A few weeks ago, these attacks starting happening several times a day and I started wondering if perhaps I had developed an anxiety disorder.  I finally went to the doctor and was started on two different meds for anxiety... Clonazepam and Effexor.  Still, something just didn't make sense.  I'd had some issue with anxiety for years, but nothing like this.  What's more, I didn't really have anything going on that would justify my being "anxious."  I started taking the time to really evaluate what was going on when these "attacks" happened and not even two days after seeing the doctor, I was onto a new hypothesis.

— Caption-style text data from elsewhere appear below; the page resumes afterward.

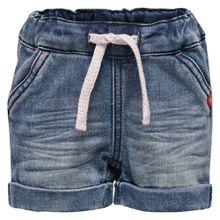 Lego Wear Jeans Shorts - Krebs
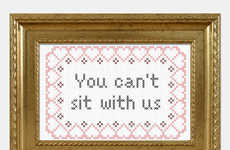 Cult Film Decor - This Cross-Stitch is Mean Girls Memorabilia for the Home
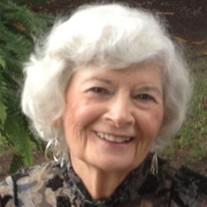 Grace  G.  Waldron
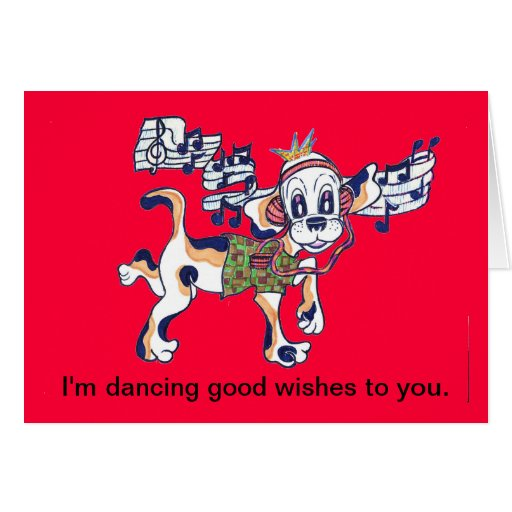 Chilly Dog dancing on your card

Typically when I feel anxious, I just take a few deep breaths and focus on something positive.  Sounds simple, but it really works!  However, when I tried to do that, I couldn't get enough air.  I had a nasty respiratory virus over Christmas and had a bit of a residual cough, but never felt it was a part of the problem.  My mother is a respiratory therapist and I had her give my lungs a good listen and she told me I had some wheezing and wasn't moving air well.  I made another appointment with my doctor and, lo and behold, I had bronchitis!  The "attacks" were most likely bronchial spasms (thus the wheezing) much like those caused by asthma.  Having never had asthma, I had no clue what was going on!  Oh... and I also had an ear infection, but with a headache every day of my life, I probably didn't even notice the most tell-tale symptom.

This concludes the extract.